Oh, and check out here and here for some films I've just added to my must-see list. I just discovered the blog Radon Brainstorm and it's blowing my mind. More Friday amazingness here and here.

Monday, June 14, 2010

Making Electronic Music

Another one of my favorite records. Except this one is also a book. I love it when textbooks come with companion demonstration records -- in this case a double 45. The Scholastic Book and Record series got me hooked on this when I was a little kid. I wish the publishing houses would revive this ancient audio-visual format. I also love the idea of teachers cueing up scratchy vinyl records as learning tools in the classroom. There's something séance-like about everybody leaning in to listen, consulting the same cryptic mechanical oracle. Here is a picture of the accompanying book (click to enlarge). Such a beautiful sleeve and book jacket. The stock institutional graphics, the pageboy hair, the suggestion of an outer space control panel. The book is actually extremely user-friendly considering its subject matter. "You are about to join the growing band of people who are entitled to call themselves electronic musicians," Terence Dwyer writes. There's even a list of necessary supplies: a splicing block, jointing tape, razor blade, coloured leader tape (red, green and white), and yellow chinagraph pencil.

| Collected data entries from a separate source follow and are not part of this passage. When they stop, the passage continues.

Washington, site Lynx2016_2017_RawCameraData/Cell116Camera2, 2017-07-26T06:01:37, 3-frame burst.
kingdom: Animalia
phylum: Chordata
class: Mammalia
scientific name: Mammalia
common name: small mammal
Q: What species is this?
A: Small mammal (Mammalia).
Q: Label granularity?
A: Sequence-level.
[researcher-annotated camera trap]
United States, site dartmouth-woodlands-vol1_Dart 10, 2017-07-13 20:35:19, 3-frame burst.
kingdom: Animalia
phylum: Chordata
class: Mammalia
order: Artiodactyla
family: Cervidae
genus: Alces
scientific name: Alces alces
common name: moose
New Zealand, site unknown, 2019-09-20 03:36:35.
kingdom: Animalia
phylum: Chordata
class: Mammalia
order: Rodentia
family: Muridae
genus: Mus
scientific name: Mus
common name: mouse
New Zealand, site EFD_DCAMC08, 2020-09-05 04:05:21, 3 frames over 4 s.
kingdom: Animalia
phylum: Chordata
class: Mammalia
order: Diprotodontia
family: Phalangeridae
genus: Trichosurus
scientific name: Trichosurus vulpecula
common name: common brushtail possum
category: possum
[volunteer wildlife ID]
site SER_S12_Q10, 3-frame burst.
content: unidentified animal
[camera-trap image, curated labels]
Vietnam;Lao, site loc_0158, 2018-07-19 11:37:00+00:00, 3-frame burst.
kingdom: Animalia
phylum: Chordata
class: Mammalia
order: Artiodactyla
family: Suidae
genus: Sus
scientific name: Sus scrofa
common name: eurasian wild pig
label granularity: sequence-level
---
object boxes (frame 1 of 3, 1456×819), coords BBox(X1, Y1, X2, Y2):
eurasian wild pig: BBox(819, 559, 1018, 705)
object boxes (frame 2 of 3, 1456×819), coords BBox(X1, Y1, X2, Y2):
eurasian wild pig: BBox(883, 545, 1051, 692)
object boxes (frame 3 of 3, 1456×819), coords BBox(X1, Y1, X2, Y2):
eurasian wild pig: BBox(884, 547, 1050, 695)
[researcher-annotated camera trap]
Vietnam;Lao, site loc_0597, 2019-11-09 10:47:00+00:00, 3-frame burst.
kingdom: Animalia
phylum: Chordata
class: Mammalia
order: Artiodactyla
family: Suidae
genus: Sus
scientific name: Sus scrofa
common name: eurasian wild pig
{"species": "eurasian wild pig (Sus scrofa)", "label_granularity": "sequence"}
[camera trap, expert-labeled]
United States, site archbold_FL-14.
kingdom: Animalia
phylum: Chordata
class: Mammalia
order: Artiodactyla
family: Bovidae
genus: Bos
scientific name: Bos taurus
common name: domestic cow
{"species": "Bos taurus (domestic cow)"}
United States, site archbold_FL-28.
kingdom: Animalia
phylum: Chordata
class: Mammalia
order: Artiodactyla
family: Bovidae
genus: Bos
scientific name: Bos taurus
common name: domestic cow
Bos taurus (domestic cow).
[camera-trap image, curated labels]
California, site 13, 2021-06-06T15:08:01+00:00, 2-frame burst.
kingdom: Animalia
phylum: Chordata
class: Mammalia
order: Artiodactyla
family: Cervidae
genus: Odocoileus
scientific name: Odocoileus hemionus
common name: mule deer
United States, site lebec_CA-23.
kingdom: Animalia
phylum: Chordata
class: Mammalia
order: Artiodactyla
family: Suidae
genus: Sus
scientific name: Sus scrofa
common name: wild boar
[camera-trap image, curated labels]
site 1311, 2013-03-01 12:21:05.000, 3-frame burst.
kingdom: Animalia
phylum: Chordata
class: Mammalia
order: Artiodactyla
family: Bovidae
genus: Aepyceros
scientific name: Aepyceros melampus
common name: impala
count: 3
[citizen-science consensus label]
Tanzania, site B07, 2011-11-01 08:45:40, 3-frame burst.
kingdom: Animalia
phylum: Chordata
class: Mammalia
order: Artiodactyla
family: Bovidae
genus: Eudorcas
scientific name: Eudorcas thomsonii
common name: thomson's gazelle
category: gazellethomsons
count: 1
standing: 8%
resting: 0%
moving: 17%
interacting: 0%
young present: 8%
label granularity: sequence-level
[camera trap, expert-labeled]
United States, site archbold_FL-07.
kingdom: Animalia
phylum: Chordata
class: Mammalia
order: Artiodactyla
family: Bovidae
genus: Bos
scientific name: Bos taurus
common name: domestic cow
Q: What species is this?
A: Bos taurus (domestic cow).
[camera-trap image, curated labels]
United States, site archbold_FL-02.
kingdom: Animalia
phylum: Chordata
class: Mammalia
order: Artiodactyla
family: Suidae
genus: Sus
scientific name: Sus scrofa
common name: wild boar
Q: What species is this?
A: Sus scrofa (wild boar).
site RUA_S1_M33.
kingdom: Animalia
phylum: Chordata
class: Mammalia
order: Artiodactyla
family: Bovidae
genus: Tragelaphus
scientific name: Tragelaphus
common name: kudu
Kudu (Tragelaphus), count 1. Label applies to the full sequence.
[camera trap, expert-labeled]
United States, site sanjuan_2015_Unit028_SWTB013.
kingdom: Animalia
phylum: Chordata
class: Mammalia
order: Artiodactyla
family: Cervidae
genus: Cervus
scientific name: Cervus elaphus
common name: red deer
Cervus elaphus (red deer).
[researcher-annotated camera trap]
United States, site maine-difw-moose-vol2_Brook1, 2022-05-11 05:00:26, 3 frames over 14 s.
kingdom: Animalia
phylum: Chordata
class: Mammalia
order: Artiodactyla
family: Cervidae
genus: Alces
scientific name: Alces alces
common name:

The companion 45s provide fodder to be spliced and manipulated in student exercises described in the book. But they stand quite well as mini-albums in their own right, kind of like Broadcast's Microtronics mini-CDs or a Georges Teperino/Cecil Leuter library record on some obscure French imprint like TVMusic. I'm not sure if it's Dwyer or his students who "realise" these sounds. Whoever it is comes up with four sides worth of surprisingly polished wibbly wobbly concrète miniatures. Check out these two tracks: "Material 17" and "Example O".

And to round out the AV experience here are some photos from the book. How cool are these kids? I love the weird heiroglyphics and captions: "Ready to Go"... "The final preparation in a complex piece".


Images from Anthony Friedman's new brutalist reworking of Melville's Bartleby in 1970 ("I'd prefer not to..." etc.) Lovely film, and a lovely unreleased score by Roger Webb. John McEnery's Bartleby spends a lot of time wandering around the concrete maze of London, buoyed up by a lazy drum break that gets chopped up and reworked in various patterns. Very simple and flutey and melancholy. Here's my homemade copy of the soundtrack.

Saturday, June 12, 2010

Gen Orange

I've been listening to this creepy Christian folk record. I really don't know what to make of it. Gen Orange were part of the Focolare Movement, an Italy-based inter-faith sect that splintered off from the Roman Catholic church. They are led, or were until recently, by the charismatic and controversial seer Chiara Lubich, whose private visions mapped out the spiritual course of the church. I love the microphone/lawn chair combo in this photo. The more I read about this the more of a Dan Brown novel it all becomes; I feel a bit like Tom Hanks typing this. Some accuse Lubich of brain-washing, etc. Focolare's youth wing is called the "Gen Movement." Every once in a while the gens meet and sing folk songs and eat s'mores (and cut an album?) at the "Mariopolis" festival. New initiates are called "pre-gens" and only advance to "gen" status through some sort of rite of passage. The gens are also coded by color (Gen White, Gen Purple, etc.), but I don't know how this works. Creepy.

The music on this record actually sounds a bit like the folksy indie pop of The Softies or Young Marble Giants. Some nice hand percussion and ham-fisted guitar solos. At other times it goes a bit Wendy & Bonnie-ish. Here are two tracks: "You Found Me" and "Your Silence."